Search code examples
solrdataimporthandler

SOLR 7 DataImportHandler – Unable to get data into multivalued fields (via "Joined" table)


I'm attempting to use DIH to load our SOLR data.

I've done this on other SOLR cores/installations without issue, but for some reason I can't get it working on this installation.

The main data (media - mostly videos) (from the primary DIH query) loads just fine. The secondary query (a nested entity) that should be loading one-to-many records for video tags, does not populate the multivalued fields in SOLR. I don't see any error messages (at least not that I can find in the logs or anywhere else), so I'm not sure where it's going wrong.

The one thing I wonder about is that the "join" (the where clause in the nested query) does not use the primary key field - but I don't think this should matter. Please correct me if I'm wrong here.

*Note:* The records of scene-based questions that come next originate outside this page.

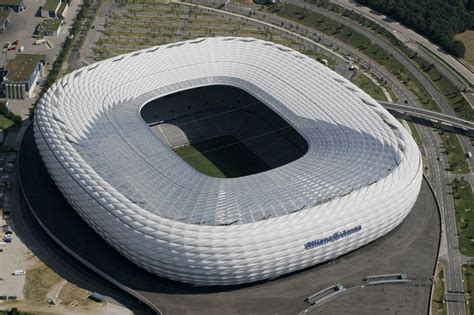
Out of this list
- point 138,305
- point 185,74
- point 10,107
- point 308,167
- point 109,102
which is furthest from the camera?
point 10,107

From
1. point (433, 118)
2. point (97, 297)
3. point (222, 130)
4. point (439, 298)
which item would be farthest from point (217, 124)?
point (439, 298)

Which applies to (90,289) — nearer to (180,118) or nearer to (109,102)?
(109,102)

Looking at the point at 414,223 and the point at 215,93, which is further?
the point at 215,93

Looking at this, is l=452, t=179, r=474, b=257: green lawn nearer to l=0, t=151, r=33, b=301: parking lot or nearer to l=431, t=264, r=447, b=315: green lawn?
l=431, t=264, r=447, b=315: green lawn

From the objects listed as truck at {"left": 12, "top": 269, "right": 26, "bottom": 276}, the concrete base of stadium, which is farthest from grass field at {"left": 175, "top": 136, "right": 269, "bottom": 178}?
truck at {"left": 12, "top": 269, "right": 26, "bottom": 276}

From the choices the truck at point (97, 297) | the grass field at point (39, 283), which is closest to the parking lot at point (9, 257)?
the grass field at point (39, 283)

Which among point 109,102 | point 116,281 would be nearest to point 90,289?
point 116,281
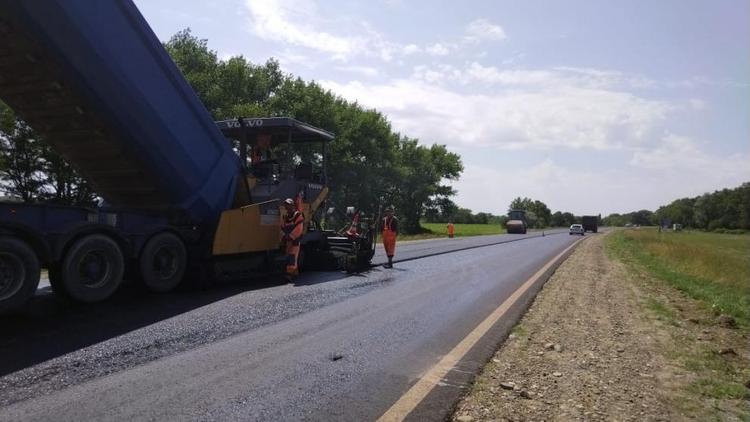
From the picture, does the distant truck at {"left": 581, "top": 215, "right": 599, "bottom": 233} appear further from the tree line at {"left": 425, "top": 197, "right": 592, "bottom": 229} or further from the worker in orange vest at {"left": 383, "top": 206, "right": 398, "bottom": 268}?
the worker in orange vest at {"left": 383, "top": 206, "right": 398, "bottom": 268}

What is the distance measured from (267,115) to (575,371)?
31.1 m

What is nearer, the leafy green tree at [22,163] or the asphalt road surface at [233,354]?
the asphalt road surface at [233,354]

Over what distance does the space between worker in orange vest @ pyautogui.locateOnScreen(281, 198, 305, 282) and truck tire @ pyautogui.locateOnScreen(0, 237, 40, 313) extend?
4209 millimetres

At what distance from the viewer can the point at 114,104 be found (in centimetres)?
621

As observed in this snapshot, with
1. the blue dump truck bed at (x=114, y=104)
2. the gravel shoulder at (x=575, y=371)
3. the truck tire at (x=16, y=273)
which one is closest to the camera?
the gravel shoulder at (x=575, y=371)

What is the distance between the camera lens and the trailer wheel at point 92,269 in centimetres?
595

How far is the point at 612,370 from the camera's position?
4.39 meters

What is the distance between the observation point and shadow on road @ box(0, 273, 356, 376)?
4344mm

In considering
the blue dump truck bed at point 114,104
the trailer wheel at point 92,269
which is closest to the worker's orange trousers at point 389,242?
the blue dump truck bed at point 114,104

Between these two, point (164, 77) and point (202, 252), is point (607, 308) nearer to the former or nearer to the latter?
point (202, 252)

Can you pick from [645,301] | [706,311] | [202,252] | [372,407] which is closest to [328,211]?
[202,252]

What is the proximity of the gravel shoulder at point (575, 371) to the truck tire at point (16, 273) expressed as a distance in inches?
180

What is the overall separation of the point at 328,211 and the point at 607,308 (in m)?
5.96

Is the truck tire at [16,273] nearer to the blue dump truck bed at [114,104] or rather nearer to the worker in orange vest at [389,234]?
the blue dump truck bed at [114,104]
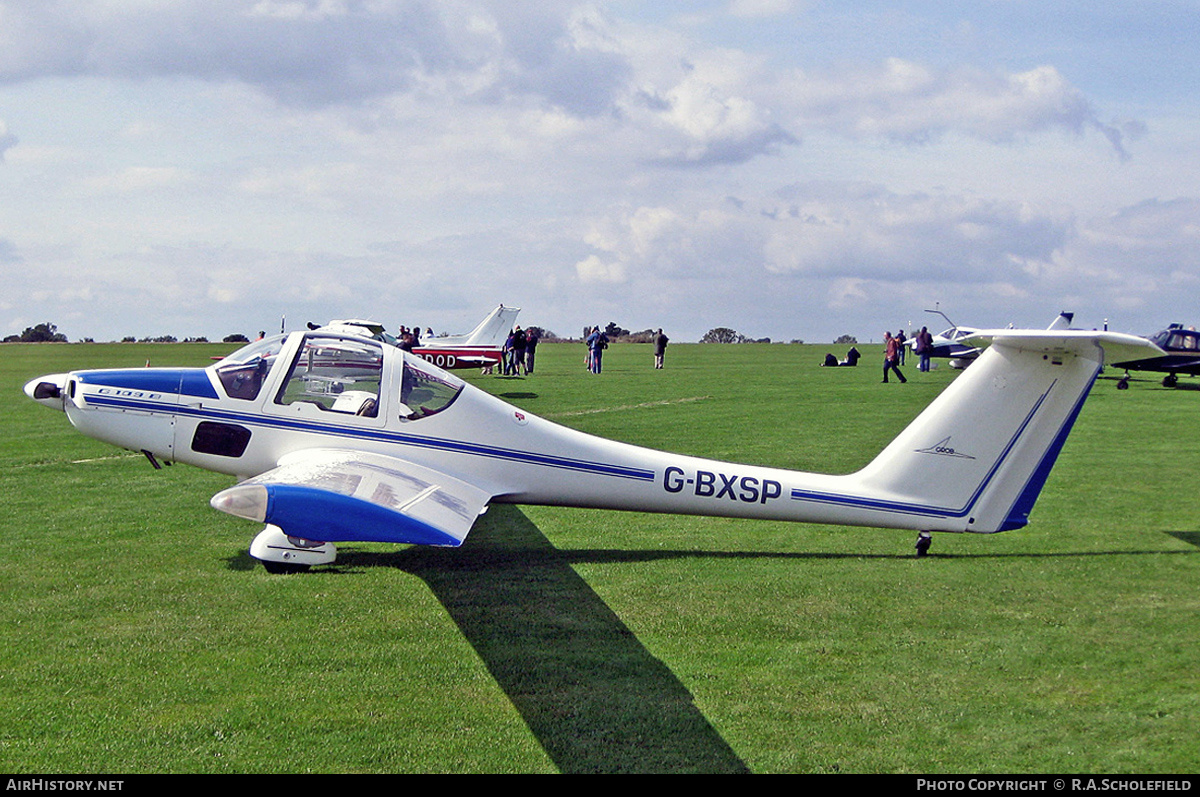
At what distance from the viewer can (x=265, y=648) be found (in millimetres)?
6301

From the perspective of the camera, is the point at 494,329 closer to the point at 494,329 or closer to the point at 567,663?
the point at 494,329

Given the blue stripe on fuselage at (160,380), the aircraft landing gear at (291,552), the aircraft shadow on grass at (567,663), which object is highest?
the blue stripe on fuselage at (160,380)

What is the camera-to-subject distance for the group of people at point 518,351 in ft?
126

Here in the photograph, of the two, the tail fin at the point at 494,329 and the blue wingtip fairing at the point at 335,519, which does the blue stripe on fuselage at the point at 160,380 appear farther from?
the tail fin at the point at 494,329

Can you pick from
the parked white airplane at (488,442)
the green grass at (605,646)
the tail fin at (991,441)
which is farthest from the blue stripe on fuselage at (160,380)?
the tail fin at (991,441)

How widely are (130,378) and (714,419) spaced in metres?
14.5

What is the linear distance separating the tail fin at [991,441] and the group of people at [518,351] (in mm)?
29271

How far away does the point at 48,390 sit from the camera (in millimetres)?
8977

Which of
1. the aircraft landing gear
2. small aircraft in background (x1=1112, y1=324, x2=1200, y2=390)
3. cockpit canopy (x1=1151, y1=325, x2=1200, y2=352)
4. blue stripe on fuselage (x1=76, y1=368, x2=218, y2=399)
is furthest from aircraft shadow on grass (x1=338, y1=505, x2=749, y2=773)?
cockpit canopy (x1=1151, y1=325, x2=1200, y2=352)

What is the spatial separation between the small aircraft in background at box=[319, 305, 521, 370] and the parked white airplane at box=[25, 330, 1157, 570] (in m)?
18.2

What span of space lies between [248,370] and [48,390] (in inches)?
83.2

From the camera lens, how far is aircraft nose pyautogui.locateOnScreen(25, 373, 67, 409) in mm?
8961
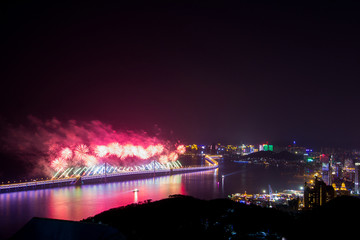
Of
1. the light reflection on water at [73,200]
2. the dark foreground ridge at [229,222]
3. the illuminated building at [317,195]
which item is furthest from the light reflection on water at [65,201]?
the illuminated building at [317,195]

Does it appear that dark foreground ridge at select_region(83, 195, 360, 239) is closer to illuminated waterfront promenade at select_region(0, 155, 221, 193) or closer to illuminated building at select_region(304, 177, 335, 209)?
illuminated building at select_region(304, 177, 335, 209)

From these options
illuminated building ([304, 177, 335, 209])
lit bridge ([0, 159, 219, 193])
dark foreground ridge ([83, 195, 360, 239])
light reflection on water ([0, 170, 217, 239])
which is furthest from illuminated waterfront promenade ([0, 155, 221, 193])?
illuminated building ([304, 177, 335, 209])

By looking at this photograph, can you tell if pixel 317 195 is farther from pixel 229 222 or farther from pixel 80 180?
pixel 80 180

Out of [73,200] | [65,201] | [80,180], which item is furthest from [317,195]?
[80,180]

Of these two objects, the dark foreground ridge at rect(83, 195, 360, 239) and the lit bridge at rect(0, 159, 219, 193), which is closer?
the dark foreground ridge at rect(83, 195, 360, 239)

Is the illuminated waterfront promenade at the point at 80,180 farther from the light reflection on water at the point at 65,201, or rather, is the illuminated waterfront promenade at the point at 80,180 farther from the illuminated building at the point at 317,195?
the illuminated building at the point at 317,195

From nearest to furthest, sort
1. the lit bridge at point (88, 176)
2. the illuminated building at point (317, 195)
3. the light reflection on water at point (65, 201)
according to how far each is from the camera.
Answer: the light reflection on water at point (65, 201), the illuminated building at point (317, 195), the lit bridge at point (88, 176)

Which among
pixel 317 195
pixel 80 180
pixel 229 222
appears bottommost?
pixel 317 195

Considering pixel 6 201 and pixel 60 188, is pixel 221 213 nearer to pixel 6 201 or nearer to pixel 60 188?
pixel 6 201

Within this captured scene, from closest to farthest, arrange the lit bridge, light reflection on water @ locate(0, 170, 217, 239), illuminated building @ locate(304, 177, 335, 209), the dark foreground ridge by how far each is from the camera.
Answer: the dark foreground ridge → light reflection on water @ locate(0, 170, 217, 239) → illuminated building @ locate(304, 177, 335, 209) → the lit bridge
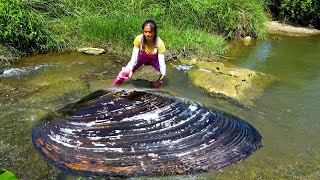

Here's a simplified copy of the DIH config:

<dataConfig>
    <dataSource type="JdbcDataSource"
            driver="com.microsoft.sqlserver.jdbc.SQLServerDriver"
            url="jdbc:sqlserver://x.x.x.x;databaseName=media;"
            user="xxx"
            password="xxx"
            batchSize="100" />

    <document name="mediaContent">
        <entity name="media" query="SELECT * FROM mediaContent" pk="mediaID">
          <field column="mediaID" name="mediaID" />
          <field column="mediaType" name="mediaType" />
          <field column="videoID" name="videoID" />
          <field column="videoTitle" name="videoTitle" />
          <field column="videoDescription" name="videoDescription" />
          <field column="videoStatusID" name="videoStatusID" />
          <field column="videoPublished" name="videoPublished" />

          <entity name="videoTags"
            query="
                SELECT tagID, tagTitle
                FROM videoTags
                WHERE videoID = '${mediaContent.videoID}'">
            <field column="tagID" name="videoTagIDs" />
            <field column="tagTitle" name="videoTagTitles" />
          </entity>
        </entity>
    </document>
</dataConfig>

The multivalued items in the managed-schema file are configured as per:

<field name="videoTagIDs" type="int" indexed="true" stored="true" required="false" multiValued="true" />
<field name="videoTagTitles" type="text" indexed="true" stored="true" required="false" multiValued="true" />

Normally I would use the primary key to join the data in the second query, but in this case, because not all of the content is videos, and the tags only related to the video content, I am not using the PK field. Instead, I'm using the videoID field. Again, I'm not sure if that matters here or not. I get the proper data when I run the queries in SQL.

If anyone has any suggestions as to how I can debug what's happening with the secondary query, or better yet, if anyone sees something in my config that I've done wrong, I'd appreciate your feedback.

Thanks!

Bill


Solution

  • So in the end this turned out to be the fault of case sensitivity. The fields coming from the SQL query did not exactly match the case configured in the DIH field names (videoID vs videoId). While this did not matter for the main query, and the data was imported there, it did matter for the second nested entity.

    The debugging never worked well, but debugging the queries actually being run on SQL server was helpful in seeing what was going on.